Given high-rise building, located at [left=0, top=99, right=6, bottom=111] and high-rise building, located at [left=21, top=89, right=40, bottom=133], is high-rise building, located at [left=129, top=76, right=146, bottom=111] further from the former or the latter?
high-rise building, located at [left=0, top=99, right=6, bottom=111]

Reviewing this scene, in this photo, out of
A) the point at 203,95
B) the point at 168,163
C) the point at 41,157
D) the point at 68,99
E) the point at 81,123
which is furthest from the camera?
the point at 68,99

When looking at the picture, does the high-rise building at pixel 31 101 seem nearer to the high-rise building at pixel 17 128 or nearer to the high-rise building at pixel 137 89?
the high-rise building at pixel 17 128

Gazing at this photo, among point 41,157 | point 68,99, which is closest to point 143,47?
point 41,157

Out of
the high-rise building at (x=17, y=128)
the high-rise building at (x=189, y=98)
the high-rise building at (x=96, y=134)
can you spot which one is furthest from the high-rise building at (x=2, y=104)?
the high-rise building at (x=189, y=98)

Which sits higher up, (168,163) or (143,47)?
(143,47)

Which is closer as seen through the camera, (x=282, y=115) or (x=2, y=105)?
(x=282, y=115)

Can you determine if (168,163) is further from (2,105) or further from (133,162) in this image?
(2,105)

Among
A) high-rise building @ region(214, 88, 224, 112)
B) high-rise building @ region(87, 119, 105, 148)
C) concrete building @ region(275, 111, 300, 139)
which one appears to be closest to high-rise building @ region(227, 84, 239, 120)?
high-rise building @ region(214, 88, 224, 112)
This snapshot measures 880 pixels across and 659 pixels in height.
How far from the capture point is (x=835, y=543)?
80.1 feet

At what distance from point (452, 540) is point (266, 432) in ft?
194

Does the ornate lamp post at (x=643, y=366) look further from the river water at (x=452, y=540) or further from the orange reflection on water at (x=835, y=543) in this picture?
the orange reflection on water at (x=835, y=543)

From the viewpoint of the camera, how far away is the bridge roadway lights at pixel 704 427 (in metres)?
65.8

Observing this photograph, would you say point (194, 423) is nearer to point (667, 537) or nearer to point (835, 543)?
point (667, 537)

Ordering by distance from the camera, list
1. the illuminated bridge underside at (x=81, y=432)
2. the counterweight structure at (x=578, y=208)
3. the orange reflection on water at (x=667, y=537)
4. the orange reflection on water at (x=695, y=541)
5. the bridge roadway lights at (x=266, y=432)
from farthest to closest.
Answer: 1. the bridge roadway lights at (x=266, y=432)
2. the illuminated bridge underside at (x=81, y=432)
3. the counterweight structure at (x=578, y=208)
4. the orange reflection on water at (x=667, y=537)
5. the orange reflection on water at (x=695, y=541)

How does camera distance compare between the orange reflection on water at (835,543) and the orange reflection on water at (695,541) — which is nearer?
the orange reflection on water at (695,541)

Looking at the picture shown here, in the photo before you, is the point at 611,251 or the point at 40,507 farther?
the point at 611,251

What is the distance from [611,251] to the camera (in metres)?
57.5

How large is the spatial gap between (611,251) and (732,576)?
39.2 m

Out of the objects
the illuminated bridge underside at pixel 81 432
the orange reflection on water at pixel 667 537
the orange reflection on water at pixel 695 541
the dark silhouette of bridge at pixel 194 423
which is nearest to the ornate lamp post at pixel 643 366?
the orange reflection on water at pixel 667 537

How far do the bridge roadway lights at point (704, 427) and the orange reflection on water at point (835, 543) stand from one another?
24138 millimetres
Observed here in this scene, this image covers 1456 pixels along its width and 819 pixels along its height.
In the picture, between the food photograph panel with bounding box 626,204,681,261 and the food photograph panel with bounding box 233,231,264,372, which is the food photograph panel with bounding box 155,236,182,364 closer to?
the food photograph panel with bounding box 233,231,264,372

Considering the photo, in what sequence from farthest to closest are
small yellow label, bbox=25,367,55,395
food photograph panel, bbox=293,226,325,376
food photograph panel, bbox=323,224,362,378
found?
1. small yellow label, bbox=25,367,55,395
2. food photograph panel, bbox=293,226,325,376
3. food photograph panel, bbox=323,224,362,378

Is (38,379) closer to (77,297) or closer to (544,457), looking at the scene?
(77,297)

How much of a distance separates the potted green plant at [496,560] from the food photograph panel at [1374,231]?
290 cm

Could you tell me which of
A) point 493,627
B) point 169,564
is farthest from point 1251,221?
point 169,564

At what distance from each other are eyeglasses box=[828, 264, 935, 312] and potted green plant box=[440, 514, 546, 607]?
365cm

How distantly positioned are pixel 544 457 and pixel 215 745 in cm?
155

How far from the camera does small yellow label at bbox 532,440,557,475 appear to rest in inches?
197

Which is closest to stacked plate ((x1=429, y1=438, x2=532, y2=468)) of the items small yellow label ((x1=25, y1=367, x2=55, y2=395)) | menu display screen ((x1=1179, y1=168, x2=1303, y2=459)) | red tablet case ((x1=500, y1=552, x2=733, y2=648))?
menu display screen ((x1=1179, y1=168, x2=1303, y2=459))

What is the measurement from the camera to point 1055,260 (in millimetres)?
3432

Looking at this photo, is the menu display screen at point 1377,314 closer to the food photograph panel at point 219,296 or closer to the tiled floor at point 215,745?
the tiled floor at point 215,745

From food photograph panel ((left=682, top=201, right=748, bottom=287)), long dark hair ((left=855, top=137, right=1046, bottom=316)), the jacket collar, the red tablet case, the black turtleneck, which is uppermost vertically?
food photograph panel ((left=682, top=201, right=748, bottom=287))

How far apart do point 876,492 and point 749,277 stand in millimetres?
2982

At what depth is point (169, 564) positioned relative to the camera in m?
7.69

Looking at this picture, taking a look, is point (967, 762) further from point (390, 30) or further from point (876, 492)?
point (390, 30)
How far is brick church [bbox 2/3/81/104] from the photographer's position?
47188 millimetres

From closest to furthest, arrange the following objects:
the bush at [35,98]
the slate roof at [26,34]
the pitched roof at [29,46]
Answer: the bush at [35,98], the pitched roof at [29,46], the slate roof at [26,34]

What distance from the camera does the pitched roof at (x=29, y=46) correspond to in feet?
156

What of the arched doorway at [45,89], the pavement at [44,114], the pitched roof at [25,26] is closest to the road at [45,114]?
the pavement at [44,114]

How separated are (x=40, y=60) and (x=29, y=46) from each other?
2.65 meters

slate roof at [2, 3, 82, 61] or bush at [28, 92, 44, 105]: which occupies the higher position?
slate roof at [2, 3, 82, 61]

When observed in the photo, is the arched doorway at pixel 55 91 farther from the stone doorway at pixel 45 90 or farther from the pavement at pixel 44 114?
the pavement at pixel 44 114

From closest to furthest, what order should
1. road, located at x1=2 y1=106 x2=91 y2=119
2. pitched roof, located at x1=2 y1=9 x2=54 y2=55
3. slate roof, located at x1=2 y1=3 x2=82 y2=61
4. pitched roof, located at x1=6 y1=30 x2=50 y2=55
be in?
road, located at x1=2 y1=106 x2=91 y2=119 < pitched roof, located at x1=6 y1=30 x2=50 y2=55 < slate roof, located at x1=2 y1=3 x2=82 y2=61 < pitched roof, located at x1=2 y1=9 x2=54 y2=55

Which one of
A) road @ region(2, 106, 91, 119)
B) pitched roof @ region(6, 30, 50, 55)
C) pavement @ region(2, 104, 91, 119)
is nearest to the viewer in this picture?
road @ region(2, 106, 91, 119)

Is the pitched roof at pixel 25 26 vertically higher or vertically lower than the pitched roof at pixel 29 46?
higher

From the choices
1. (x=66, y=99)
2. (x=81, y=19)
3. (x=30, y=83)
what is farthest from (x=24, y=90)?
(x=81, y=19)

What this task involves: Reproduce every one of the records above word for word, keeping each line as it appears.

Result of this exercise:
Given high-rise building, located at [left=0, top=99, right=6, bottom=111] and high-rise building, located at [left=21, top=89, right=40, bottom=133], is high-rise building, located at [left=129, top=76, right=146, bottom=111] further from the former or the latter?
high-rise building, located at [left=0, top=99, right=6, bottom=111]

Reviewing this scene, in this photo, out of
A) the point at 203,95
B) the point at 168,163
C) the point at 41,157
D) the point at 68,99
E) the point at 81,123
which is furthest from the camera?
the point at 68,99

When looking at the picture, does the high-rise building at pixel 31 101 seem nearer to the high-rise building at pixel 17 128 or nearer to the high-rise building at pixel 137 89?
the high-rise building at pixel 17 128

Gazing at this photo, among point 41,157 | point 68,99, which is closest to point 143,47?
point 41,157

Out of
the high-rise building at (x=17, y=128)
the high-rise building at (x=189, y=98)
the high-rise building at (x=96, y=134)
can you spot which one is furthest from the high-rise building at (x=2, y=104)?
the high-rise building at (x=189, y=98)

Which sits higher up, (168,163) or (143,47)?
(143,47)

Which is closer as seen through the camera, (x=282, y=115) or (x=2, y=105)?
(x=282, y=115)

Can you determine if (168,163) is further from (2,105) or further from (133,162) in this image?
(2,105)

Among
A) high-rise building @ region(214, 88, 224, 112)
B) high-rise building @ region(87, 119, 105, 148)
C) concrete building @ region(275, 111, 300, 139)
which one appears to be closest to high-rise building @ region(227, 84, 239, 120)?
high-rise building @ region(214, 88, 224, 112)
This snapshot measures 880 pixels across and 659 pixels in height.
How far from the capture point is (x=835, y=543)?
80.1 feet

At what distance from point (452, 540) is point (266, 432) in ft?
194

Does the ornate lamp post at (x=643, y=366) look further from the river water at (x=452, y=540) or further from the orange reflection on water at (x=835, y=543) in this picture?
the orange reflection on water at (x=835, y=543)

From the viewpoint of the camera, how far away is the bridge roadway lights at pixel 704 427 (in metres)?
65.8

Observing this photograph, would you say point (194, 423) is nearer to point (667, 537) or nearer to point (835, 543)?
point (667, 537)

Ordering by distance from the camera, list
1. the illuminated bridge underside at (x=81, y=432)
2. the counterweight structure at (x=578, y=208)
3. the orange reflection on water at (x=667, y=537)
4. the orange reflection on water at (x=695, y=541)
5. the bridge roadway lights at (x=266, y=432)
from farthest to closest.
Answer: 1. the bridge roadway lights at (x=266, y=432)
2. the illuminated bridge underside at (x=81, y=432)
3. the counterweight structure at (x=578, y=208)
4. the orange reflection on water at (x=667, y=537)
5. the orange reflection on water at (x=695, y=541)

How does camera distance compare between the orange reflection on water at (835,543) and the orange reflection on water at (695,541) — which is nearer?
the orange reflection on water at (695,541)

Looking at the picture shown here, in the photo before you, is the point at 611,251 or the point at 40,507 farther?
the point at 611,251

What is the distance from [611,251] to the camera (in metres)?
57.5

How large is the spatial gap between (611,251) and (732,576)?
39.2 m

Out of the objects
the illuminated bridge underside at pixel 81 432
the orange reflection on water at pixel 667 537
the orange reflection on water at pixel 695 541
the dark silhouette of bridge at pixel 194 423
which is nearest to the ornate lamp post at pixel 643 366?
the orange reflection on water at pixel 667 537

How far do the bridge roadway lights at point (704, 427) and the orange reflection on water at point (835, 543) stand from one another?
24138 millimetres
Observed here in this scene, this image covers 1456 pixels along its width and 819 pixels along its height.
In the picture, between the food photograph panel with bounding box 626,204,681,261 and the food photograph panel with bounding box 233,231,264,372, which is the food photograph panel with bounding box 155,236,182,364 closer to?
the food photograph panel with bounding box 233,231,264,372

Considering the photo, in what sequence from farthest to closest are
small yellow label, bbox=25,367,55,395
food photograph panel, bbox=293,226,325,376
food photograph panel, bbox=323,224,362,378
found?
1. small yellow label, bbox=25,367,55,395
2. food photograph panel, bbox=293,226,325,376
3. food photograph panel, bbox=323,224,362,378

Is (38,379) closer to (77,297) or closer to (544,457), looking at the scene?
(77,297)

How much of a distance separates the potted green plant at [496,560] from the food photograph panel at [1374,231]?
290 cm

Could you tell me which of
A) point 493,627
B) point 169,564
is farthest from point 1251,221?
point 169,564

At what distance from each other are eyeglasses box=[828, 264, 935, 312] and potted green plant box=[440, 514, 546, 607]?
365cm

How distantly positioned are pixel 544 457 and pixel 215 745 in cm?
155

How far from the camera does small yellow label at bbox 532,440,557,475 appear to rest in inches?
197

Which is closest to stacked plate ((x1=429, y1=438, x2=532, y2=468)) of the items small yellow label ((x1=25, y1=367, x2=55, y2=395)) | menu display screen ((x1=1179, y1=168, x2=1303, y2=459)) | red tablet case ((x1=500, y1=552, x2=733, y2=648))?
menu display screen ((x1=1179, y1=168, x2=1303, y2=459))

What is the measurement from the camera to point 1055,260 (in millimetres)?
3432

Looking at this photo, is the menu display screen at point 1377,314 closer to the food photograph panel at point 219,296 or closer to the tiled floor at point 215,745?
the tiled floor at point 215,745

From food photograph panel ((left=682, top=201, right=748, bottom=287)), long dark hair ((left=855, top=137, right=1046, bottom=316)), the jacket collar, the red tablet case, the black turtleneck, which is uppermost vertically?
food photograph panel ((left=682, top=201, right=748, bottom=287))

How far apart do point 876,492 and point 749,277 stand in millimetres?
2982

At what depth is point (169, 564) positioned relative to the camera in m?
7.69

Looking at this picture, taking a look, is point (967, 762) further from point (390, 30) or further from point (876, 492)?
point (390, 30)
How far is brick church [bbox 2/3/81/104] from the photographer's position?
47188 millimetres

From closest to furthest, arrange the following objects:
the bush at [35,98]
the slate roof at [26,34]
the pitched roof at [29,46]
Answer: the bush at [35,98], the pitched roof at [29,46], the slate roof at [26,34]

What distance from the camera does the pitched roof at (x=29, y=46) correspond to in feet?
156

What of the arched doorway at [45,89], the pavement at [44,114], the pitched roof at [25,26] is closest to the road at [45,114]?
the pavement at [44,114]

How separated are (x=40, y=60) and (x=29, y=46) from each other?
2.65 meters

slate roof at [2, 3, 82, 61] or bush at [28, 92, 44, 105]: which occupies the higher position?
slate roof at [2, 3, 82, 61]

When observed in the photo, is the arched doorway at pixel 55 91 farther from the stone doorway at pixel 45 90 or farther from the pavement at pixel 44 114?
the pavement at pixel 44 114

From closest to furthest, what order should
1. road, located at x1=2 y1=106 x2=91 y2=119
2. pitched roof, located at x1=2 y1=9 x2=54 y2=55
3. slate roof, located at x1=2 y1=3 x2=82 y2=61
4. pitched roof, located at x1=6 y1=30 x2=50 y2=55
be in?
road, located at x1=2 y1=106 x2=91 y2=119 < pitched roof, located at x1=6 y1=30 x2=50 y2=55 < slate roof, located at x1=2 y1=3 x2=82 y2=61 < pitched roof, located at x1=2 y1=9 x2=54 y2=55

Which one of
A) road @ region(2, 106, 91, 119)
B) pitched roof @ region(6, 30, 50, 55)
C) pavement @ region(2, 104, 91, 119)
is nearest to the viewer in this picture?
road @ region(2, 106, 91, 119)

Is the pitched roof at pixel 25 26 vertically higher or vertically lower than the pitched roof at pixel 29 46?
higher

From the choices
1. (x=66, y=99)
2. (x=81, y=19)
3. (x=30, y=83)
what is farthest from (x=24, y=90)?
(x=81, y=19)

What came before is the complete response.